Il avait les cheveux longs comme un chantre d’église. Un bon sourire éclairait son visage rond ; ses petits yeux gris considéraient la mère avec une expression caressante. Il ressemblait à un samovar avec son petit corps rond, son gros cou et ses bras courts. Sa figure reluisait ; il respirait avec bruit ; dans sa poitrine bouillonnait et ronflait constamment on ne sait quoi…

— Allez dans la chambre, je vais m’habiller ! proposa la mère.

— Nous avons quelque chose à vous dire ! répondit Samoïlov d’un air préoccupé en la regardant en dessous.

Iégor passa dans la pièce voisine en disant :

— Chère grand-mère, ce matin, un de nos amis est sorti de prison… Il y est resté trois mois et onze jours… Il a vu le Petit-Russien et Pavel qui vous envoient leurs salutations ; de plus, votre fils vous prie de ne pas vous inquiéter à son sujet et de vous dire que, dans la voie qu’il a choisie, c’est la prison qui sert de lieu de repos ; ainsi en ont décidé nos autorités toujours soucieuses de notre bien-être… Maintenant, grand-mère, arrivons au fait. Savez-vous combien de personnes ont été arrêtées hier ?

— Non. Pavel ne serait-il pas le seul ? s’écria la mère.

— C’est le quarante-neuvième ! interrompit Iégor Ivanovitch avec calme. Et il faut s’attendre à ce que l’autorité en arrête encore une dizaine. Ce monsieur-là entre autres…

— Moi-même ! dit Samoïlov d’un air sombre.

Pélaguée se sentit respirer plus facilement.
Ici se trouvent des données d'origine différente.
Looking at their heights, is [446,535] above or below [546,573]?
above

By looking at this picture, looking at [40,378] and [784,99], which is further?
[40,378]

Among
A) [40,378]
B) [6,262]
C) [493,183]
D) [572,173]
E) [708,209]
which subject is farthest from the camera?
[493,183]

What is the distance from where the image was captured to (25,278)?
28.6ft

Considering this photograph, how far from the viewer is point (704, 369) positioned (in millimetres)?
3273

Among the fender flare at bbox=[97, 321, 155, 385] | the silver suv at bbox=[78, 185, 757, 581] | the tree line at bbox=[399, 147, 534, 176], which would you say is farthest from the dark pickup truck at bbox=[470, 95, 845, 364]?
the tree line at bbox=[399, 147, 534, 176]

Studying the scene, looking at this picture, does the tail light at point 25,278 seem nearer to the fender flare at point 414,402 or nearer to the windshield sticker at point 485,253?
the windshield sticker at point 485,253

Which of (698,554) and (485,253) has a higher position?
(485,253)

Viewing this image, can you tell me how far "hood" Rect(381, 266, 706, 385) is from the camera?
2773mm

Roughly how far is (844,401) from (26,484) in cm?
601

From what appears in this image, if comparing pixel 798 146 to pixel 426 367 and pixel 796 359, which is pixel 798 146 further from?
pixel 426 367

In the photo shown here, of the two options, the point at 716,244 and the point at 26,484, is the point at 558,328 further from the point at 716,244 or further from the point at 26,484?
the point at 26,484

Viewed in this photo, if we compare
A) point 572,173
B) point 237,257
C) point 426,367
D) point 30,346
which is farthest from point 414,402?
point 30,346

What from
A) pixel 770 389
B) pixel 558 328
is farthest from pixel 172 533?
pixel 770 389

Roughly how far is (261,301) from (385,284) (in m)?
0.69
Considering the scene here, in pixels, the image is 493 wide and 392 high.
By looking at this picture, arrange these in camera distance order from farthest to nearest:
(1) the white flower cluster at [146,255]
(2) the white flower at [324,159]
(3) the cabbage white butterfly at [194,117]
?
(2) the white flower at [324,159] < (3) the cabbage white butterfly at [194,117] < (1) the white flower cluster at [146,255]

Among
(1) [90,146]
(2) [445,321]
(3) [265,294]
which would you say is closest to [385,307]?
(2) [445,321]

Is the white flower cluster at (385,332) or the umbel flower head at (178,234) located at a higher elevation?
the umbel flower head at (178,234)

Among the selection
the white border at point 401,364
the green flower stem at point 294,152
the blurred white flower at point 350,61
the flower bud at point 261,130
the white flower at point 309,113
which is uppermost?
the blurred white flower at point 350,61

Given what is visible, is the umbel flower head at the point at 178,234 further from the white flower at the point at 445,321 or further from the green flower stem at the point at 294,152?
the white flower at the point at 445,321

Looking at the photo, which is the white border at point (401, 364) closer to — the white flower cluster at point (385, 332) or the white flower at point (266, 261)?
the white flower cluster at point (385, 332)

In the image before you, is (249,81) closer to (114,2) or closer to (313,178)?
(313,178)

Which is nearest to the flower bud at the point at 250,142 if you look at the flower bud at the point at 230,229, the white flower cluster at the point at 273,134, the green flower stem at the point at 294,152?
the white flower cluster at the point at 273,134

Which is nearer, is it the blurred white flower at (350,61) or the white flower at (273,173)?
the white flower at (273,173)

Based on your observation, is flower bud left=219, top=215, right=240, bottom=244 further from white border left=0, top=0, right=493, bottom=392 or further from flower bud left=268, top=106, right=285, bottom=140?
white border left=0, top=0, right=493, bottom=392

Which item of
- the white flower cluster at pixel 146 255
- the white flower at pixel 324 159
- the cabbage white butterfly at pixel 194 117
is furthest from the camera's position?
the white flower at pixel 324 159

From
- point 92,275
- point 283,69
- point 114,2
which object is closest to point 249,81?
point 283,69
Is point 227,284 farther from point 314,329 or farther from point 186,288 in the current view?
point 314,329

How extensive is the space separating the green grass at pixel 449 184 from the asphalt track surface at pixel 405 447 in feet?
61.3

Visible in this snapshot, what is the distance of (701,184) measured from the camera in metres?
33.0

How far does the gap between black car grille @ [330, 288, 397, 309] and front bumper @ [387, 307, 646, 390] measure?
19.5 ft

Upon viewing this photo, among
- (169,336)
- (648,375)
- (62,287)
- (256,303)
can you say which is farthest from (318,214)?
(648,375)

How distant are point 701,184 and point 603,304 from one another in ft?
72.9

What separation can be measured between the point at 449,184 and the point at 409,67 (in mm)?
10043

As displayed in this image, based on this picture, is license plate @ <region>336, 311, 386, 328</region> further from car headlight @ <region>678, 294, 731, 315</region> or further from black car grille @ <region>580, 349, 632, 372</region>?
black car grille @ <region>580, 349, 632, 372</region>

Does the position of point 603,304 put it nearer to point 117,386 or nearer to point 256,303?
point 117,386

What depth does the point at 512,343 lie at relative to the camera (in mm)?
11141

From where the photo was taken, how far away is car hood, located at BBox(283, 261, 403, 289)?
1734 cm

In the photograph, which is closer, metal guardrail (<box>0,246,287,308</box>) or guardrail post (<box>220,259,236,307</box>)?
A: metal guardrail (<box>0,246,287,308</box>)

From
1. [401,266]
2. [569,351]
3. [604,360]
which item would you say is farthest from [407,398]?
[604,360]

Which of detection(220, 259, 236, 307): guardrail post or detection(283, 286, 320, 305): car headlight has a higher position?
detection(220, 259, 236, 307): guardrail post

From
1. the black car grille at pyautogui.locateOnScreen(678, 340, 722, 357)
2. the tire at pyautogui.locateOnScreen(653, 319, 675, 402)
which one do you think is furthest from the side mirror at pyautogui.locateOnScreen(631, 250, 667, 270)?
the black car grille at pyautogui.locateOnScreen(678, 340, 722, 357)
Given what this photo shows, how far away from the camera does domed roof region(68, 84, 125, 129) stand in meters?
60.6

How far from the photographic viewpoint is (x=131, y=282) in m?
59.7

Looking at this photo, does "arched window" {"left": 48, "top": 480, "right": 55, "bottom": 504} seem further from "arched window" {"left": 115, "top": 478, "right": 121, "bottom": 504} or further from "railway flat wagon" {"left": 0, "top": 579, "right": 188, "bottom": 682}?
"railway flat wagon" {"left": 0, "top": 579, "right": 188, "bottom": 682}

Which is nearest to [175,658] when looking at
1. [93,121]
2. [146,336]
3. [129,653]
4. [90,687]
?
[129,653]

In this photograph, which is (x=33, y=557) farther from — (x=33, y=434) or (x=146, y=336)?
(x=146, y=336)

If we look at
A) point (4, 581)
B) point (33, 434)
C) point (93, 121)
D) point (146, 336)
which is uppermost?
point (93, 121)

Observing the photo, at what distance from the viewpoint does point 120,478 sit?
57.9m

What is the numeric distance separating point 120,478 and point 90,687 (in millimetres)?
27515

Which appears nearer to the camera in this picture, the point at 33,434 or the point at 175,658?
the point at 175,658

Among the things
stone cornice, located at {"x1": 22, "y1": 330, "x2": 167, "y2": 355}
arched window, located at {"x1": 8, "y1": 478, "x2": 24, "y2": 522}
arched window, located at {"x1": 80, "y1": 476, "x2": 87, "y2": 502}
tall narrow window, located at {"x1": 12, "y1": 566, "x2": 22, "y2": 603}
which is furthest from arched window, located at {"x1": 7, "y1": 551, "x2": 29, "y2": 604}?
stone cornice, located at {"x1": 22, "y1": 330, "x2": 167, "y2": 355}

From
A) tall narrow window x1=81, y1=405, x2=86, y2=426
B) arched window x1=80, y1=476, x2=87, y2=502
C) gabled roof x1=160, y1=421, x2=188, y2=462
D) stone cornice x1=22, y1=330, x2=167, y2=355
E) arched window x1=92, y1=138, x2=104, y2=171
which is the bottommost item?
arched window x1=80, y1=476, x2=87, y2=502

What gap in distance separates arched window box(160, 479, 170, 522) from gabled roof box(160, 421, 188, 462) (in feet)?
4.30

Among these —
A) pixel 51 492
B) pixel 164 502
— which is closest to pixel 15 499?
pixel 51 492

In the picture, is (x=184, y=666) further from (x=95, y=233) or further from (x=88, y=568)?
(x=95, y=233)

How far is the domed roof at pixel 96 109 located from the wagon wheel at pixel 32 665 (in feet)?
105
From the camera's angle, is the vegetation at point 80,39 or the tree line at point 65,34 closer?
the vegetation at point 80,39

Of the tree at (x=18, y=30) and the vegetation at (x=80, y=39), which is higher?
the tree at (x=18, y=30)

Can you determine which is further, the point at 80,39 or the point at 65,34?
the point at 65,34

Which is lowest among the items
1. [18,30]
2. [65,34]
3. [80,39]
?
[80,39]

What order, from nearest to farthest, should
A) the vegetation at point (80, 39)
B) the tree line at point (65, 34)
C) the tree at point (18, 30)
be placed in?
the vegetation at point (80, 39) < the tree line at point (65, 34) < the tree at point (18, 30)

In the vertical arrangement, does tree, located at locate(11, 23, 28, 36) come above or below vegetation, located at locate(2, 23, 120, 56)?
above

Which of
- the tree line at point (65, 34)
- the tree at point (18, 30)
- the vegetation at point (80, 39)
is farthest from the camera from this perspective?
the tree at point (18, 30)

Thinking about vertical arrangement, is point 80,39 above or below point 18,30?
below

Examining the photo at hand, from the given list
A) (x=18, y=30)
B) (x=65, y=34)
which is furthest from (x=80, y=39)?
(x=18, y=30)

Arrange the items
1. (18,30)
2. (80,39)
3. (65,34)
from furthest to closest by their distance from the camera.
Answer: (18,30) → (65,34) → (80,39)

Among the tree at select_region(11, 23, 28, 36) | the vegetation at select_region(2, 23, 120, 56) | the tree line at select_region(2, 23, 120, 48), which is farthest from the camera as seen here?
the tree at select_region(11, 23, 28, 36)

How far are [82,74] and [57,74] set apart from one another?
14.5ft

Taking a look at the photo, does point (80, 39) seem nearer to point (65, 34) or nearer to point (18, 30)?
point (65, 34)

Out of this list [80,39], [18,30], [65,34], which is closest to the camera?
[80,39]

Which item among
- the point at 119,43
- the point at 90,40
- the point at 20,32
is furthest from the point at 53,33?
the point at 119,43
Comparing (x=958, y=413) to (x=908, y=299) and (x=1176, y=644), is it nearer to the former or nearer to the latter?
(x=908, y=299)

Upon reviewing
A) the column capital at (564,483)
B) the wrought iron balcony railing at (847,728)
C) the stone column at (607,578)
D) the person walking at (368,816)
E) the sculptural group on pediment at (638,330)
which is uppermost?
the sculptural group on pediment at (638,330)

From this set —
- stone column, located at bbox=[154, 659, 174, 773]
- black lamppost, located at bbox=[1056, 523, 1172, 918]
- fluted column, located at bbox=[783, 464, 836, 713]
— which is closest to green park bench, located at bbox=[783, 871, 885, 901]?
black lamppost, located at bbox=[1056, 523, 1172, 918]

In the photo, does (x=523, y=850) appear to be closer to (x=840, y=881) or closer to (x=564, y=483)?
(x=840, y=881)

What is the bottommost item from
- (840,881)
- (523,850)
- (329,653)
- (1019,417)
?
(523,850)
— Il n’est pas seul là-bas ! se dit-elle.

Lorsqu’elle fut habillée, elle entra dans la chambre, souriant avec vaillance à ses hôtes.

— On ne les gardera sans doute pas longtemps s’ils sont si nombreux !

— Vous avez raison ! répliqua Iégor Ivanovitch. Et si nous parvenons à gâter le jeu de nos adversaires, ils ne seront pas plus avancés qu’auparavant… Voici de quoi il retourne : si nous cessons de propager nos brochures maintenant, les fichus gendarmes ne manqueront pas de le remarquer et porteront ce fait au compte de Pavel et des camarades, compagnons de sa captivité.